The initial findings of the BC2001 study showed that adding chemotherapy (5-FU + MMC) to radiotherapy significantly improved rates of MIBC locoregional control but that reduced high-dose volume versus standard radiotherapy did not significantly reduce late side effects.
This study was a clinical trial set up to test two different questions in the treatment of MIBC, as an alternative to cystectomy. “We wanted to see if adding synchronous chemotherapy to radiotherapy would improve locoregional recurrence control and if reducing the radiation dose to uninvolved bladder would reduce toxicity and not impact local regional recurrence control,” according to Dr. Hall.
Under the 2 x 2 partial factorial design, 458 patients were randomized to radiation therapy (n = 178) or chemoradiation (n = 182) and/or to standard radiation therapy (n = 108) or reduced high-dose volume radiation therapy (n = 111).
The primary endpoint was locoregional control, and secondary endpoints included overall survival, bladder-cancer specific survival, metastasis-free survival, and salvage cystectomy rates.
The initial patients received radiation therapy instead of chemoradiation, and there was a robust improvement in bladder cancer–specific survival when adjusted for known prognostic factors (HR, 0.73; P = .043).
The analysis, presented in 2012, showed a reduction of about one-third of locoregional recurrence. The local control rates were 54% in the radiotherapy-alone arm and 67% in the chemoradiotherapy arm.

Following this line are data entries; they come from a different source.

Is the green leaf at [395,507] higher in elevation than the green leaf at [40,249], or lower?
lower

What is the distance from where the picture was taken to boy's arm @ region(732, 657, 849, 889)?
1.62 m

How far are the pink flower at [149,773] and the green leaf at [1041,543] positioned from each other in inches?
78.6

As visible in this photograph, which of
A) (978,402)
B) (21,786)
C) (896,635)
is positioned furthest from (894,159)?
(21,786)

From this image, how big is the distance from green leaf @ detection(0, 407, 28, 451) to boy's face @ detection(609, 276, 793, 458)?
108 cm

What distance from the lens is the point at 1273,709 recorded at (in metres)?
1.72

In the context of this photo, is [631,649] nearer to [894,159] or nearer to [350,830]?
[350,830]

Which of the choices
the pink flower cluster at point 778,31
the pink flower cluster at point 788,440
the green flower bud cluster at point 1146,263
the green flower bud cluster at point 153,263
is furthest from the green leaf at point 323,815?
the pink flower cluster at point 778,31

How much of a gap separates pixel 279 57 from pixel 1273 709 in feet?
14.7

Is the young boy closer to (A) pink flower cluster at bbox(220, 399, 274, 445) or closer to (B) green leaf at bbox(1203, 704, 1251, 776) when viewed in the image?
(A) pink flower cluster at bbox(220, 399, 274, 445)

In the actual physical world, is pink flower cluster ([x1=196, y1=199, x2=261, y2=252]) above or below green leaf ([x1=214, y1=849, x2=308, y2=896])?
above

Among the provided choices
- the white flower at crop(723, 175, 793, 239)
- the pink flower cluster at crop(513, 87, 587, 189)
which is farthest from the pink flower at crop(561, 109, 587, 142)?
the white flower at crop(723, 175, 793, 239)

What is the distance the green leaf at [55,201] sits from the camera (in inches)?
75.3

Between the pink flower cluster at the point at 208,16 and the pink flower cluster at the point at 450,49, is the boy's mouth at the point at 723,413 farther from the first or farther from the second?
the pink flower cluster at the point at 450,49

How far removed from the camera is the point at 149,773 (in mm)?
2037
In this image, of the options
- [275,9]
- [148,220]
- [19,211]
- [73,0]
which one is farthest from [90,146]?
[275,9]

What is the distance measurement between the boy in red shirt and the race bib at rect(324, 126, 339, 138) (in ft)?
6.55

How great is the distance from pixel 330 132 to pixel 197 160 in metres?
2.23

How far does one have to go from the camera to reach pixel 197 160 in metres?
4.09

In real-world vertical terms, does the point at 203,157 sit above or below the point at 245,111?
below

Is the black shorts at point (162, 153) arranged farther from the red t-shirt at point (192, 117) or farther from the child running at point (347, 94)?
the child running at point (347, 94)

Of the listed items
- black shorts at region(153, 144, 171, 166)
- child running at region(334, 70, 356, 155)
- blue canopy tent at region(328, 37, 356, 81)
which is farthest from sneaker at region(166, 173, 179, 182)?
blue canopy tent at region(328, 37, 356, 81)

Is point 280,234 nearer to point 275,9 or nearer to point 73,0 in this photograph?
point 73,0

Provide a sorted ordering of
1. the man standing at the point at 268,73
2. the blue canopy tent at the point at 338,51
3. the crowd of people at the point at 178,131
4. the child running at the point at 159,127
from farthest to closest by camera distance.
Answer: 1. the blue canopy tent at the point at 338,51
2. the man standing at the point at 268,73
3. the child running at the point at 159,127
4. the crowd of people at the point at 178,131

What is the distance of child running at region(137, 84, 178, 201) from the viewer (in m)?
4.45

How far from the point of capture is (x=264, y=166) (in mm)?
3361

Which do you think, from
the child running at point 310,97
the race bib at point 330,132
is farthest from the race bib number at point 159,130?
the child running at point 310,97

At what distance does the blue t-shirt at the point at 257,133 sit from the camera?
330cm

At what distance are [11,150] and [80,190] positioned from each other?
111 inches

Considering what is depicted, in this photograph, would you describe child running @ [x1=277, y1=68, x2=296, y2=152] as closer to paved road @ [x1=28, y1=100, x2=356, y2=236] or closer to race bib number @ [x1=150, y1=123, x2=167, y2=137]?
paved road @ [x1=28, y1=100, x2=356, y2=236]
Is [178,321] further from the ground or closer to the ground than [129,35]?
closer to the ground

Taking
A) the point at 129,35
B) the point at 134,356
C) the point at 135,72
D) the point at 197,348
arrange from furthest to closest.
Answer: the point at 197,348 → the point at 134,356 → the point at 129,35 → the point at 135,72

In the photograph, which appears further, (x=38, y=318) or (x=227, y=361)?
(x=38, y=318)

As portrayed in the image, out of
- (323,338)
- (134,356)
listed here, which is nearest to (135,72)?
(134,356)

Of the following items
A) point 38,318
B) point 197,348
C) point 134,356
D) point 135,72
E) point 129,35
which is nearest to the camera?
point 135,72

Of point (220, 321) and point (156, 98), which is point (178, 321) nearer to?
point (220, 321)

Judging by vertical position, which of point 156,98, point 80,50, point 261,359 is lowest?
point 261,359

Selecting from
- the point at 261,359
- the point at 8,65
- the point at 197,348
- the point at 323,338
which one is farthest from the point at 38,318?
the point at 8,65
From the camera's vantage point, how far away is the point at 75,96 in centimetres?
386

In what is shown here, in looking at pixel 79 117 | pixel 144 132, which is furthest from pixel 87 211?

There was no significant difference in overall survival at that time.
For the radiotherapy comparison, the rate of late toxicity was low, and much lower than was anticipated, at the outset of the trial, and there was no difference in treatment groups, said Dr. Hall.
In an updated analysis, with a median of 10 years of follow-up, 70% of the patients were now deceased. “These represent robust data, and it is unlikely we will see any changes to the data,” she noted.
The findings presented now had an additional 4 years of follow-up, and while there were additional late events, the results were basically the same.
The rate of local control now showed a 40% reduction in the risk of recurrence and 5-year local control rates of 49% in the radiotherapy arm and 63% in the chemoradiotherapy arm.
“With 10 years follow up, an improvement in locoregional control and a reduced salvage cystectomy rate is confirmed with chemoradiotherapy,” Dr. Hall concluded, “and, taken together with the good quality of life data we have, this is important for this group.”
In a discussion of the paper, Dr. Jonathan Rosenberg, MD, from Memorial Sloan Kettering Cancer Center in New York, agrees with the conclusion that the data continue to support the use of chemoradiotherapy and that 5-FU + MMC is a good option.
He noted that 5-FU + MMC is a standard of care regardless of cisplatin eligibility, but he cannot draw conclusions on dose volume. “There are also other options for chemosensitization,” he said, but it is also import to determine the best way to select patients who will derive the most benefit from chemoradiation.
“There is a high need for robust predictive biomarkers, and we need novel approaches to move beyond chemotherapy,” he said.
The study was supported by Cancer Research UK. Dr Hall has received research funding from Accuray, AstraZeneca, Aventis, and Bayer. Several co-authors also have disclosed relationships with industry. Dr. Rosenberg has disclosed multiple relationships with industry.